-- Records provided follows --

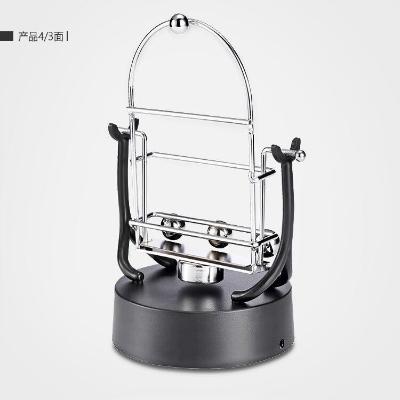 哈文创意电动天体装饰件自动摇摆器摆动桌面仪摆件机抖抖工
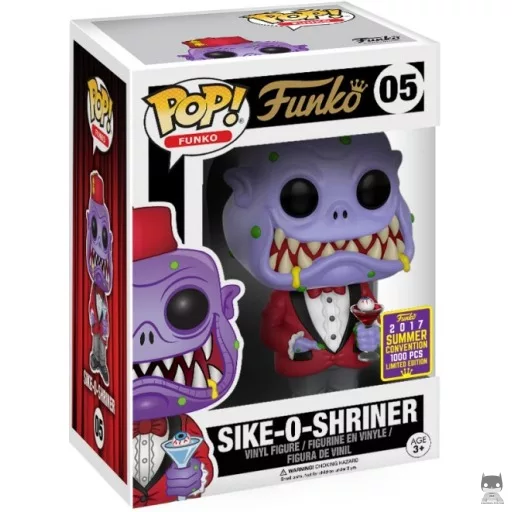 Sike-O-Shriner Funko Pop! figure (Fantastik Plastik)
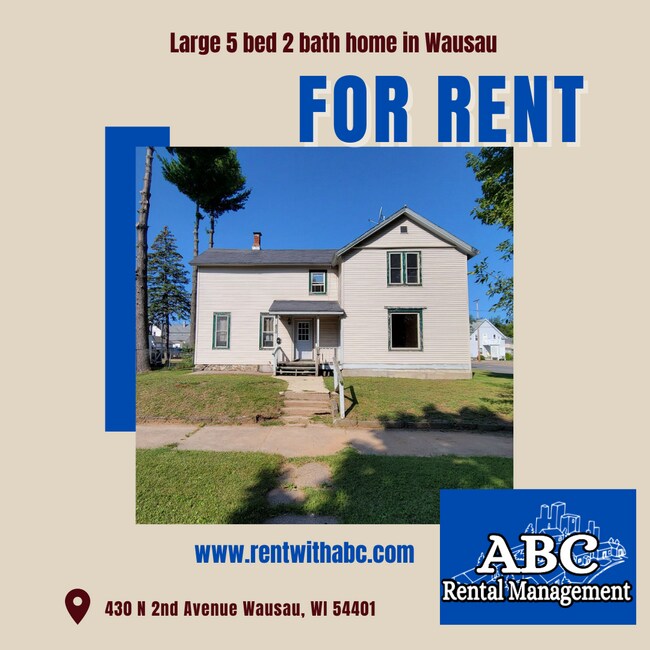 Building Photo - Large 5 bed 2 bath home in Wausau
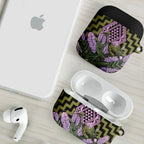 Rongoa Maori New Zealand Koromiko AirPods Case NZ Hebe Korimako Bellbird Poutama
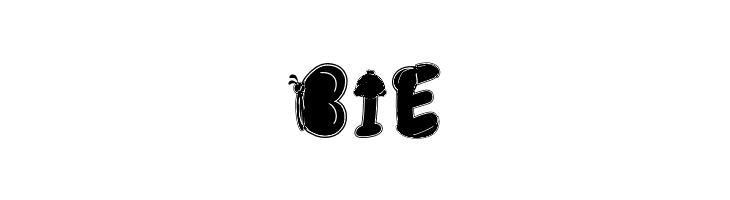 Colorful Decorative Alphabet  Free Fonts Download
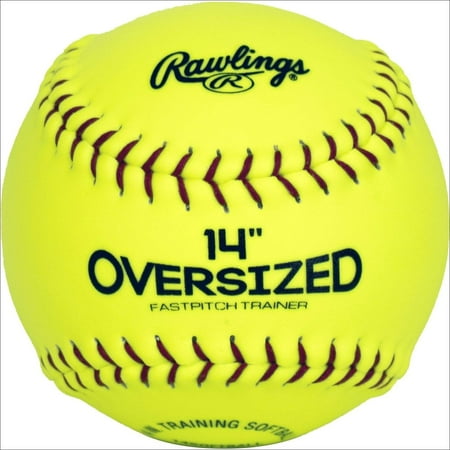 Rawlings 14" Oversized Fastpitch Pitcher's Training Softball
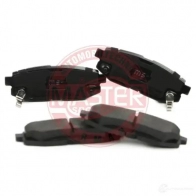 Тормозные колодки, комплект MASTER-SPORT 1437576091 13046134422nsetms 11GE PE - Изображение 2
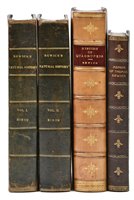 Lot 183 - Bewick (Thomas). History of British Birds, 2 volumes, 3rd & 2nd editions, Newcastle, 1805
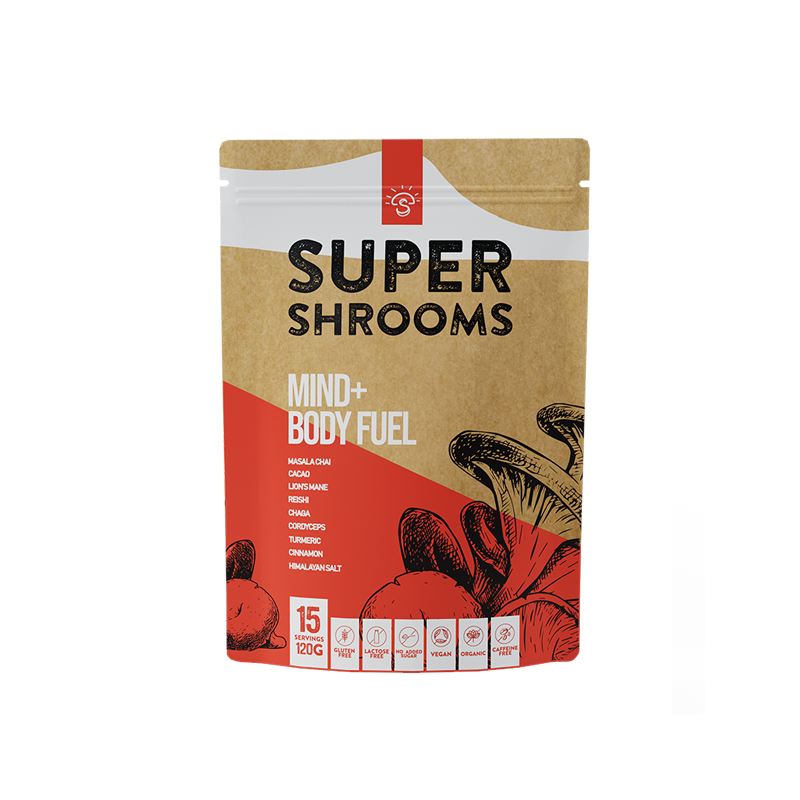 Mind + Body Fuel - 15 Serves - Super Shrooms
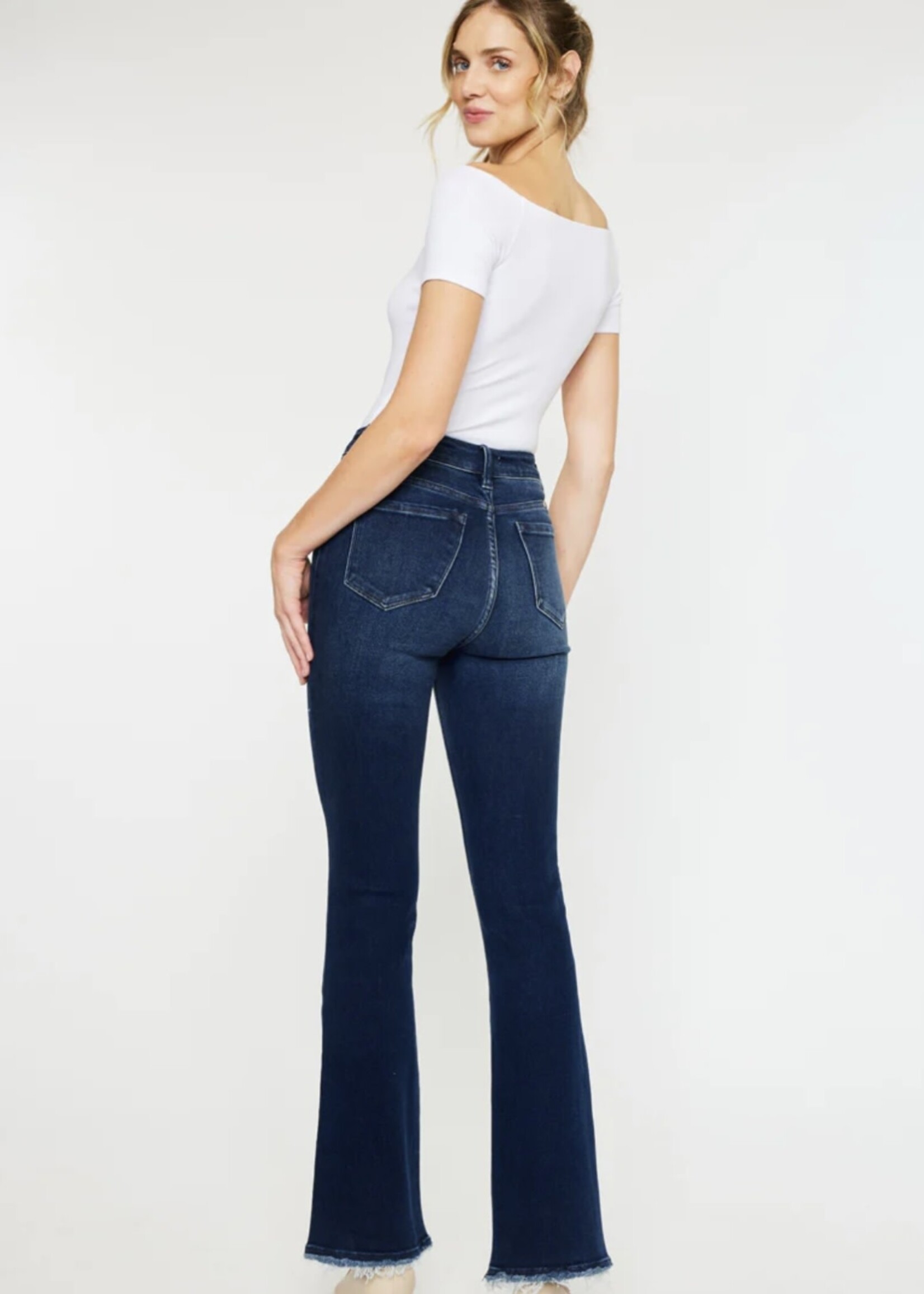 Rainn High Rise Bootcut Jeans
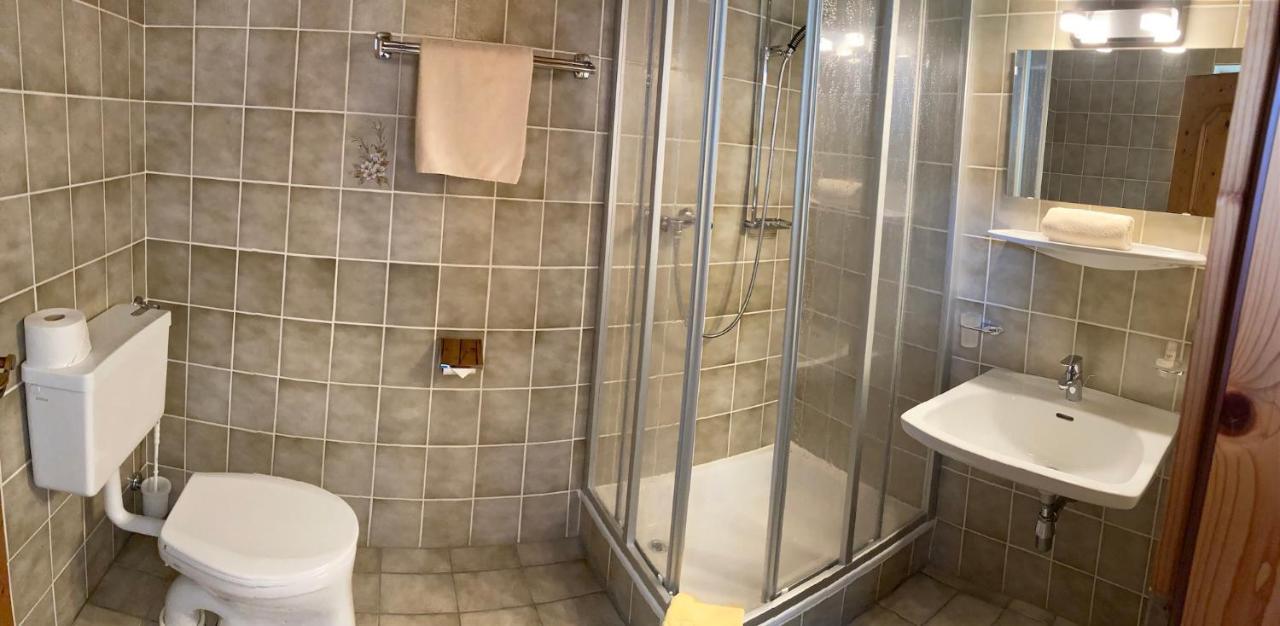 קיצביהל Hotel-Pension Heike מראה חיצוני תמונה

-- Records provided concluded --

## Instructions to follow
Copy out every entry above verbatim. Leave each picture out.

## Result for this task
 哈文创意电动天体装饰件自动摇摆器摆动桌面仪摆件机抖抖工
 Sike-O-Shriner Funko Pop! figure (Fantastik Plastik)
 Building Photo - Large 5 bed 2 bath home in Wausau
 Rongoa Maori New Zealand Koromiko AirPods Case NZ Hebe Korimako Bellbird Poutama
 Colorful Decorative Alphabet  Free Fonts Download
 Rawlings 14" Oversized Fastpitch Pitcher's Training Softball
 Тормозные колодки, комплект MASTER-SPORT 1437576091 13046134422nsetms 11GE PE - Изображение 2
 Lot 183 - Bewick (Thomas). History of British Birds, 2 volumes, 3rd & 2nd editions, Newcastle, 1805
 Mind + Body Fuel - 15 Serves - Super Shrooms
 Rainn High Rise Bootcut Jeans
 קיצביהל Hotel-Pension Heike מראה חיצוני תמונה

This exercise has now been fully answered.